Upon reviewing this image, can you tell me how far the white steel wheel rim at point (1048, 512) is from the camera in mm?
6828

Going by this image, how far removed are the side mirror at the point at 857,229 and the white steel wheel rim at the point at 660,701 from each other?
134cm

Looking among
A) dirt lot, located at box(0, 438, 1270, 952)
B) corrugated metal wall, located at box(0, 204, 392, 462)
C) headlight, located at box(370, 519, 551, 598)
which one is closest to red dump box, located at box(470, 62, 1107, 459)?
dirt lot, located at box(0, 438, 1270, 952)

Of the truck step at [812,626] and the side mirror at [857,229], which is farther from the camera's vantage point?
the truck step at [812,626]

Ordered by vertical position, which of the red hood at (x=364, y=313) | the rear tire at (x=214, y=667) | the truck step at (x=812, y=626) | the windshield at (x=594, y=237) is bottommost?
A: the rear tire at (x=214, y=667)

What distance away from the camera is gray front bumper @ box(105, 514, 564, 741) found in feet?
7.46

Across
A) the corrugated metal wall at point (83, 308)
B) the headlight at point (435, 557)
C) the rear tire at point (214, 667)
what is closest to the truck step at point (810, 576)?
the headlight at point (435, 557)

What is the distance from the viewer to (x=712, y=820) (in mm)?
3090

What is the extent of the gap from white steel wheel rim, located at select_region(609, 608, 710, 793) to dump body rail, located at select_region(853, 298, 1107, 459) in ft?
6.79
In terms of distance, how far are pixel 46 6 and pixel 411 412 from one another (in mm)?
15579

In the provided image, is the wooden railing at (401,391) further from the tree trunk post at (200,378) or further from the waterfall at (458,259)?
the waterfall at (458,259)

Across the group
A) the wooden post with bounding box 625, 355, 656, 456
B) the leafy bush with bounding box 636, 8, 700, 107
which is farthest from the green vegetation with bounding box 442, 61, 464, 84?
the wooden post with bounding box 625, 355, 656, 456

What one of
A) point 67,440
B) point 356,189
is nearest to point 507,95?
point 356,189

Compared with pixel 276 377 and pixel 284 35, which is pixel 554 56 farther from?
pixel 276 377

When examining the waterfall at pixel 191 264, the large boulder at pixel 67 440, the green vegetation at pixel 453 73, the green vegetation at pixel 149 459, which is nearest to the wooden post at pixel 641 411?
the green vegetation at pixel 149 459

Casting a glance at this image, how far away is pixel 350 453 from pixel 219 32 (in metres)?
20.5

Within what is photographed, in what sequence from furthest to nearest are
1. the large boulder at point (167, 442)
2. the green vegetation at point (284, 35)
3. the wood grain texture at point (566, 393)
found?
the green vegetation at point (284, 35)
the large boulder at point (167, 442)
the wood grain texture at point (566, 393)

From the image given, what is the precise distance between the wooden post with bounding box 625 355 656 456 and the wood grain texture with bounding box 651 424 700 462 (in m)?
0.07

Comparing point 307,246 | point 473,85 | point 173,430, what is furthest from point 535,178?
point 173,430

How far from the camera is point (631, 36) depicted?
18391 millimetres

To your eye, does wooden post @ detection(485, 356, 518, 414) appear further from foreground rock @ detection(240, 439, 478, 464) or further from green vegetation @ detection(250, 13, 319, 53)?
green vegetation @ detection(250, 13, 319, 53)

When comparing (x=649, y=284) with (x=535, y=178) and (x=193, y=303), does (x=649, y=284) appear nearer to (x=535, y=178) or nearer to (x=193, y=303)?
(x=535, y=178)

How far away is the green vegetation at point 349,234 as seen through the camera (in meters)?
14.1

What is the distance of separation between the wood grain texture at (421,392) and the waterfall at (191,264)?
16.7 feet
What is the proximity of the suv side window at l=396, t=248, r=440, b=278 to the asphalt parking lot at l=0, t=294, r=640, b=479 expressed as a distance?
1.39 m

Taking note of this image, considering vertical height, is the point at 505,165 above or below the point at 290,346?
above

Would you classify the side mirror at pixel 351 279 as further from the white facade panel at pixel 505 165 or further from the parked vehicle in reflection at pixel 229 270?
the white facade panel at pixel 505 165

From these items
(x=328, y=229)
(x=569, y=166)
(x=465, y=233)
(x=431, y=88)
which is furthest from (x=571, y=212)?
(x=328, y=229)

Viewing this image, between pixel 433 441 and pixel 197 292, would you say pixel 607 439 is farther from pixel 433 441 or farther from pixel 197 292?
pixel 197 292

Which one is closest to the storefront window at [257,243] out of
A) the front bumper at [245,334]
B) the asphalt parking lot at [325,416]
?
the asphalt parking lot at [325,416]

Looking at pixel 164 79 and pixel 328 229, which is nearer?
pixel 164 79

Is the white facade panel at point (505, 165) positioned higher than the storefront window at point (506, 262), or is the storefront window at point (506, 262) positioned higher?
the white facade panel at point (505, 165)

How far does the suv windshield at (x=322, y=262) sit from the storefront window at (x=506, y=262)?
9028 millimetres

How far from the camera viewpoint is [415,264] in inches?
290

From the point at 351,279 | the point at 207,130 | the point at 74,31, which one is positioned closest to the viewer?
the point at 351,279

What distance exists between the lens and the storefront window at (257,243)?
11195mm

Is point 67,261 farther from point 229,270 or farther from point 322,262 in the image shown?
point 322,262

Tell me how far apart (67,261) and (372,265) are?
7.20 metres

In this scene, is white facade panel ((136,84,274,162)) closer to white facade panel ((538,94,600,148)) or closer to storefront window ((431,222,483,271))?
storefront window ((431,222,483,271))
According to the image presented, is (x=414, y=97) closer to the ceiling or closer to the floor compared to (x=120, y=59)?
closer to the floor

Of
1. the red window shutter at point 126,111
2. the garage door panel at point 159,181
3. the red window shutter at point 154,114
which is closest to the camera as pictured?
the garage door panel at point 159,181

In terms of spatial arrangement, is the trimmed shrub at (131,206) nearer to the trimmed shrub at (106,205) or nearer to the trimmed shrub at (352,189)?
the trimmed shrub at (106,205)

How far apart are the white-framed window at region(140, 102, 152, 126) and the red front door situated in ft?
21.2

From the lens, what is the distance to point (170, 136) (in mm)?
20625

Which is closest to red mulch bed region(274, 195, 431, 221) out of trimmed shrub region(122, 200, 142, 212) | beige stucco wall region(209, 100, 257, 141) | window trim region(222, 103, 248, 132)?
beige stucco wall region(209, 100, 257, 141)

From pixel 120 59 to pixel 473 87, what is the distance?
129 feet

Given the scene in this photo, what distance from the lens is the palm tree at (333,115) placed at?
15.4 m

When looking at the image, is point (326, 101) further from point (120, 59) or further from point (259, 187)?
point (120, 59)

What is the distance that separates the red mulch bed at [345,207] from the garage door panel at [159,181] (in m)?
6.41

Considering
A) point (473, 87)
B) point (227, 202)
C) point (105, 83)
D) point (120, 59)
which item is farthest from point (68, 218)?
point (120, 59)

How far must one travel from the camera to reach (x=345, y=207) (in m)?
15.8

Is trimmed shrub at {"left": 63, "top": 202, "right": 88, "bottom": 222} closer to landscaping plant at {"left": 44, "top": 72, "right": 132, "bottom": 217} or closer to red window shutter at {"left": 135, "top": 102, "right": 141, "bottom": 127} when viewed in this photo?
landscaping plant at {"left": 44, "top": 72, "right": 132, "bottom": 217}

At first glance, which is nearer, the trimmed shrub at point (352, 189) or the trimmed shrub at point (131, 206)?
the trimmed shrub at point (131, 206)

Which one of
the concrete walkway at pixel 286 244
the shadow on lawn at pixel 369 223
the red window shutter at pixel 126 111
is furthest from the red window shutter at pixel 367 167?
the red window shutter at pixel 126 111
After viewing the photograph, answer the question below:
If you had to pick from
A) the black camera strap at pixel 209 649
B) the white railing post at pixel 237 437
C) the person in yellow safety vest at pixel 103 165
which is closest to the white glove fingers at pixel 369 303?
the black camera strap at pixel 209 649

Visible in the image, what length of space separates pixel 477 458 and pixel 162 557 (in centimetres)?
# # #
**What this task involves**
Reproduce all of the records above word for word, keeping every line in its original order.

**Solution to this problem**
Upon reviewing this image, can you tell me how far the white steel wheel rim at point (1048, 512) is from the camera in mm?
6828

Going by this image, how far removed are the side mirror at the point at 857,229 and the white steel wheel rim at the point at 660,701 from each other?
134cm

Looking among
A) dirt lot, located at box(0, 438, 1270, 952)
B) corrugated metal wall, located at box(0, 204, 392, 462)
C) headlight, located at box(370, 519, 551, 598)
which one is closest to red dump box, located at box(470, 62, 1107, 459)?
dirt lot, located at box(0, 438, 1270, 952)

Of the truck step at [812,626] and the side mirror at [857,229], which is farther from the camera's vantage point?
the truck step at [812,626]

Ordered by vertical position, which of the red hood at (x=364, y=313) | the rear tire at (x=214, y=667) | the truck step at (x=812, y=626) | the windshield at (x=594, y=237) is bottommost?
A: the rear tire at (x=214, y=667)

What distance away from the camera is gray front bumper @ box(105, 514, 564, 741) found in feet?
7.46

Across
A) the corrugated metal wall at point (83, 308)
B) the headlight at point (435, 557)
C) the rear tire at point (214, 667)
what is closest to the truck step at point (810, 576)?
the headlight at point (435, 557)

What is the distance from the viewer to (x=712, y=820) (in mm)?
3090

What is the extent of the gap from white steel wheel rim, located at select_region(609, 608, 710, 793) to dump body rail, located at select_region(853, 298, 1107, 459) in ft?
6.79
In terms of distance, how far are pixel 46 6 and pixel 411 412 from one another (in mm)?
15579

In the provided image, is the wooden railing at (401,391) further from the tree trunk post at (200,378) or further from the waterfall at (458,259)?
the waterfall at (458,259)

Across the group
A) the wooden post with bounding box 625, 355, 656, 456
B) the leafy bush with bounding box 636, 8, 700, 107
which is farthest from the green vegetation with bounding box 442, 61, 464, 84?
the wooden post with bounding box 625, 355, 656, 456

What one of
A) point 67,440
B) point 356,189
is nearest to point 507,95?
point 356,189

Compared with pixel 276 377 and pixel 284 35, which is pixel 554 56 farther from?
pixel 276 377

When examining the waterfall at pixel 191 264, the large boulder at pixel 67 440, the green vegetation at pixel 453 73, the green vegetation at pixel 149 459, which is nearest to the wooden post at pixel 641 411?
the green vegetation at pixel 149 459

Casting a glance at this image, how far away is pixel 350 453 from pixel 219 32 (in metres)?
20.5

Within what is photographed, in what sequence from furthest to nearest are
1. the large boulder at point (167, 442)
2. the green vegetation at point (284, 35)
3. the wood grain texture at point (566, 393)
found?
the green vegetation at point (284, 35)
the large boulder at point (167, 442)
the wood grain texture at point (566, 393)

From the image given, what is the precise distance between the wooden post with bounding box 625 355 656 456 and the wood grain texture with bounding box 651 424 700 462 (in m)?
0.07

Comparing point 307,246 | point 473,85 | point 173,430, what is furthest from point 535,178?
point 173,430

How far from the camera is point (631, 36) depicted?
18391 millimetres

To your eye, does wooden post @ detection(485, 356, 518, 414) appear further from foreground rock @ detection(240, 439, 478, 464) or further from green vegetation @ detection(250, 13, 319, 53)?
green vegetation @ detection(250, 13, 319, 53)

When comparing (x=649, y=284) with (x=535, y=178) and (x=193, y=303), does (x=649, y=284) appear nearer to (x=535, y=178) or nearer to (x=193, y=303)?
(x=535, y=178)

How far away is the green vegetation at point 349,234 as seen through the camera (in meters)?
14.1

What is the distance of separation between the wood grain texture at (421,392) and the waterfall at (191,264)?
16.7 feet
What is the proximity of the suv side window at l=396, t=248, r=440, b=278 to the asphalt parking lot at l=0, t=294, r=640, b=479 expressed as a distance?
1.39 m

Taking note of this image, considering vertical height, is the point at 505,165 above or below the point at 290,346?
above

Would you classify the side mirror at pixel 351 279 as further from the white facade panel at pixel 505 165 or further from the parked vehicle in reflection at pixel 229 270?
the white facade panel at pixel 505 165

From these items
(x=328, y=229)
(x=569, y=166)
(x=465, y=233)
(x=431, y=88)
which is furthest from (x=571, y=212)?
(x=328, y=229)

Viewing this image, between pixel 433 441 and pixel 197 292, would you say pixel 607 439 is farther from pixel 433 441 or farther from pixel 197 292?
pixel 197 292

Which one is closest to the storefront window at [257,243] out of
A) the front bumper at [245,334]
B) the asphalt parking lot at [325,416]
?
the asphalt parking lot at [325,416]

Looking at pixel 164 79 and pixel 328 229, which is nearer?
pixel 164 79

Is the white facade panel at point (505, 165) positioned higher than the storefront window at point (506, 262), or is the storefront window at point (506, 262) positioned higher?
the white facade panel at point (505, 165)

How far does the suv windshield at (x=322, y=262) sit from the storefront window at (x=506, y=262)?
9028 millimetres

How far from the camera viewpoint is [415,264] in inches?
290

From the point at 351,279 | the point at 207,130 | the point at 74,31, which one is positioned closest to the viewer?
the point at 351,279

What distance exists between the lens and the storefront window at (257,243)?
11195mm

Is point 67,261 farther from point 229,270 or farther from point 322,262 in the image shown?
point 322,262

Tell me how far apart (67,261) and (372,265) are?
7.20 metres

In this scene, is white facade panel ((136,84,274,162)) closer to white facade panel ((538,94,600,148)) or closer to storefront window ((431,222,483,271))?
storefront window ((431,222,483,271))
According to the image presented, is (x=414, y=97) closer to the ceiling or closer to the floor compared to (x=120, y=59)?
closer to the floor

Of
1. the red window shutter at point 126,111
2. the garage door panel at point 159,181
3. the red window shutter at point 154,114
which is closest to the camera as pictured?
the garage door panel at point 159,181

In terms of spatial arrangement, is the trimmed shrub at (131,206) nearer to the trimmed shrub at (106,205) or nearer to the trimmed shrub at (352,189)?
the trimmed shrub at (106,205)

How far apart are the white-framed window at region(140, 102, 152, 126) and the red front door situated in ft?
21.2

From the lens, what is the distance to point (170, 136) (in mm)?
20625

Which is closest to red mulch bed region(274, 195, 431, 221) out of trimmed shrub region(122, 200, 142, 212) | beige stucco wall region(209, 100, 257, 141) | window trim region(222, 103, 248, 132)?
beige stucco wall region(209, 100, 257, 141)

From pixel 120 59 to pixel 473 87, what is the distance?
129 feet

Given the scene in this photo, what distance from the lens is the palm tree at (333,115) placed at?
15.4 m

When looking at the image, is point (326, 101) further from point (120, 59) or further from point (259, 187)?
point (120, 59)

What is the distance that separates the red mulch bed at [345,207] from the garage door panel at [159,181] (in m)?
6.41

Considering
A) point (473, 87)
B) point (227, 202)
C) point (105, 83)
D) point (120, 59)
which item is farthest from point (68, 218)?
point (120, 59)

How far must one travel from the camera to reach (x=345, y=207) (in m)?
15.8

Is trimmed shrub at {"left": 63, "top": 202, "right": 88, "bottom": 222} closer to landscaping plant at {"left": 44, "top": 72, "right": 132, "bottom": 217} or closer to red window shutter at {"left": 135, "top": 102, "right": 141, "bottom": 127} when viewed in this photo?
landscaping plant at {"left": 44, "top": 72, "right": 132, "bottom": 217}

At first glance, which is nearer, the trimmed shrub at point (352, 189) or the trimmed shrub at point (131, 206)?
the trimmed shrub at point (131, 206)

Which one of
the concrete walkway at pixel 286 244
the shadow on lawn at pixel 369 223
the red window shutter at pixel 126 111
is furthest from the red window shutter at pixel 367 167?
the red window shutter at pixel 126 111
After viewing the photograph, answer the question below:
If you had to pick from
A) the black camera strap at pixel 209 649
B) the white railing post at pixel 237 437
C) the person in yellow safety vest at pixel 103 165
which is closest to the white glove fingers at pixel 369 303?
the black camera strap at pixel 209 649

Visible in the image, what length of space separates pixel 477 458 and pixel 162 557 (in centimetres)?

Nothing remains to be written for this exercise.